### Excerpt to read ###

Parameter	Description
`model.params.dimensions`	Embedding vector dimensions (default 1024; can be set to 2048, etc., depending on model support)
`response.timeout`	HTTP request timeout in seconds
`task.concurrency`	Concurrency for batch processing

Return Value

FLOAT type. Based on cosine similarity, the theoretical range is [-1, 1]; in practice it typically falls in [0, 1].

Range	Meaning
1.0	The two texts are identical (or semantically equivalent)
> 0.7	Highly similar
0.3 ~ 0.7	Somewhat related
< 0.3	Largely unrelated
0	Either input is NULL, or one is an empty string and the other is not

Error Behavior

By default, if the function cannot process the input, it returns 0 without raising an error. Specific boundary behaviors:

Input condition	Return value
Either parameter is NULL	0
Both are empty strings `''`	1
One empty string, one non-empty	0
Two identical non-empty texts	1.0

Usage Notes

Results are deterministic: The same input always returns the same result — suitable for business scenarios requiring stable ordering (e.g. search result ranking).
The function is symmetric: AI_SIMILARITY(model, a, b) and AI_SIMILARITY(model, b, a) return identical results.
Supports multilingual and cross-lingual: Supports Chinese, English, and other languages, including cross-language similarity (e.g. comparing Chinese and English semantics).
Text input only: AI_SIMILARITY does not support image input; use AI_EXTRACT for image processing.
Set thresholds appropriately: Adjust filter thresholds based on your use case — > 0.9 for exact matches, > 0.7 for highly related, > 0.5 for somewhat related.
Be aware of quota consumption: Each call consumes tokens for both text1 and text2. In CROSS JOIN scenarios, token consumption = rows² × average token count; estimate before running.
Filter before computing: For large tables, use WHERE to narrow the scope first, then compute similarity, avoiding unnecessary API calls.

### Data ###

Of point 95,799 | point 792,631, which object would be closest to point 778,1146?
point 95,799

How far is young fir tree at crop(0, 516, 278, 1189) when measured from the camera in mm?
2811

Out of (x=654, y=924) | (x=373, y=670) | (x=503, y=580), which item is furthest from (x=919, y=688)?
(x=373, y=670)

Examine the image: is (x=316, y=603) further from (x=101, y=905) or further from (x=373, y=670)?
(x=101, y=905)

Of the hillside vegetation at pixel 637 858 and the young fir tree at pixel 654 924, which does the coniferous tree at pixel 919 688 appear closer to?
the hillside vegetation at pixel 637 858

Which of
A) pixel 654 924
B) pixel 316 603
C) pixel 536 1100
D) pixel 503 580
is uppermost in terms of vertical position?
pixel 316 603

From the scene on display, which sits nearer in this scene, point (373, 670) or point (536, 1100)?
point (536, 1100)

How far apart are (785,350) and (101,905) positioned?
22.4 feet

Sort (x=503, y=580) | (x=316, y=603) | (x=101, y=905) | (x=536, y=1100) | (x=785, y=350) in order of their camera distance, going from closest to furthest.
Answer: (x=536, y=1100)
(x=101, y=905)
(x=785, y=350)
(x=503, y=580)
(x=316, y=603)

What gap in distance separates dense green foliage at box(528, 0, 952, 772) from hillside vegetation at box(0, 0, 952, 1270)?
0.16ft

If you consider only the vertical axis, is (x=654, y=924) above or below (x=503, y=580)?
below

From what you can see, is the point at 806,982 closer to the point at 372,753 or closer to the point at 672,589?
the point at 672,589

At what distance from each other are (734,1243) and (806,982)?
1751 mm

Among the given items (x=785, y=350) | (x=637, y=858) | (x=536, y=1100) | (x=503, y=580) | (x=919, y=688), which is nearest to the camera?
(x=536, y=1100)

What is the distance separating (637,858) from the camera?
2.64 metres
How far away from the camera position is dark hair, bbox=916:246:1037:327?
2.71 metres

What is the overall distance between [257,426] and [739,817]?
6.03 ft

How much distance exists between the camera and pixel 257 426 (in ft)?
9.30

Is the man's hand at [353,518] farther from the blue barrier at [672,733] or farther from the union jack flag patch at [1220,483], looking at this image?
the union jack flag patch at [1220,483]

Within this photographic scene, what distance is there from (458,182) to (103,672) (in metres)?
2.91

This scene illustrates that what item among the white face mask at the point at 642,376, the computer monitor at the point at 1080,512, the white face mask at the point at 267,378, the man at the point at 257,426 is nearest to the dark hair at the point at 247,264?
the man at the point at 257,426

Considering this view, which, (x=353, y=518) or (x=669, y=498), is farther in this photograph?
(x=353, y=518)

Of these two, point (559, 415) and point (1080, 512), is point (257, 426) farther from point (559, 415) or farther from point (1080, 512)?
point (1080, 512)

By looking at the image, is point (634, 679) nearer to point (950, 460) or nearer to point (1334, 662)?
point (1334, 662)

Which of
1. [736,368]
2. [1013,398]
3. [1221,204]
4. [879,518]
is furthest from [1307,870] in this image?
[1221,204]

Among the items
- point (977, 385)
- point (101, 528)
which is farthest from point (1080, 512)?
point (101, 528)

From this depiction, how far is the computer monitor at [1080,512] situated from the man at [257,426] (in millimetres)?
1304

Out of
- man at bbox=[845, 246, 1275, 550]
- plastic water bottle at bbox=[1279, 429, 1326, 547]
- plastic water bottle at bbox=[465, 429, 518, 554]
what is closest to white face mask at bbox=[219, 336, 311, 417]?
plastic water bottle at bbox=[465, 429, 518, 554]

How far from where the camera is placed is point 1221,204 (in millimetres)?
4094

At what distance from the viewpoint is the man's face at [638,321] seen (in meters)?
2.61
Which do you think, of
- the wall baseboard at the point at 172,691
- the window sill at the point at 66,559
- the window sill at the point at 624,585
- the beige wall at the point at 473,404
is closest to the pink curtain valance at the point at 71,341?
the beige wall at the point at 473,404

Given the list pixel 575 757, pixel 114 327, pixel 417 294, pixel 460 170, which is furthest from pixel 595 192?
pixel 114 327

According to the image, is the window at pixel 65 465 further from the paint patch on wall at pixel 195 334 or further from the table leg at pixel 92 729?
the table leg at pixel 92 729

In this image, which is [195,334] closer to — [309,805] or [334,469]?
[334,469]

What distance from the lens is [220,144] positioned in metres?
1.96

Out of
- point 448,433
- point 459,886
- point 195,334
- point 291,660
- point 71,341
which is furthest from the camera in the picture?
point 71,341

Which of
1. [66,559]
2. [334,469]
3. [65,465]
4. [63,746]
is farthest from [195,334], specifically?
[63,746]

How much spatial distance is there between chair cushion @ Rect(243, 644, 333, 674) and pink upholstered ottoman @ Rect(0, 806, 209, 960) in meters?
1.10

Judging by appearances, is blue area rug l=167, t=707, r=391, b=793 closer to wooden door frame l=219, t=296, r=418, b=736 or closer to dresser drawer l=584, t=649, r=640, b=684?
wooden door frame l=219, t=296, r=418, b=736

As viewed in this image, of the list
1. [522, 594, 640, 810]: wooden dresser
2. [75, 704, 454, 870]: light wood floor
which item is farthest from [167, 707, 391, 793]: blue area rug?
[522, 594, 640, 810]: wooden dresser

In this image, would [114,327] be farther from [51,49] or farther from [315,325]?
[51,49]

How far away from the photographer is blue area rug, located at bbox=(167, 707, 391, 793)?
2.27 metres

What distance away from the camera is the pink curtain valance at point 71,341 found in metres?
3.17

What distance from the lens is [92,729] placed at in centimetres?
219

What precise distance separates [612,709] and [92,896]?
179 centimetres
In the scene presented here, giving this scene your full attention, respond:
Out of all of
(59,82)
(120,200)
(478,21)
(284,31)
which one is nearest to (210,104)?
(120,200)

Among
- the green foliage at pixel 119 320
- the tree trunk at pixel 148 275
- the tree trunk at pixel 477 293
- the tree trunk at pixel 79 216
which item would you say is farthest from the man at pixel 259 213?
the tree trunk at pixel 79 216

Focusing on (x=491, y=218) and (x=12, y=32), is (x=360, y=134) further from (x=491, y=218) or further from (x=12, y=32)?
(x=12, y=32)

###

__Work request__
Rewrite the AI_SIMILARITY documentation above from "Usage Notes" to "for image processing.", replacing "symmetric" with "commutative".

__Result of this exercise__
Usage Notes

Results are deterministic: The same input always returns the same result — suitable for business scenarios requiring stable ordering (e.g. search result ranking).
The function is commutative: AI_SIMILARITY(model, a, b) and AI_SIMILARITY(model, b, a) return identical results.
Supports multilingual and cross-lingual: Supports Chinese, English, and other languages, including cross-language similarity (e.g. comparing Chinese and English semantics).
Text input only: AI_SIMILARITY does not support image input; use AI_EXTRACT for image processing.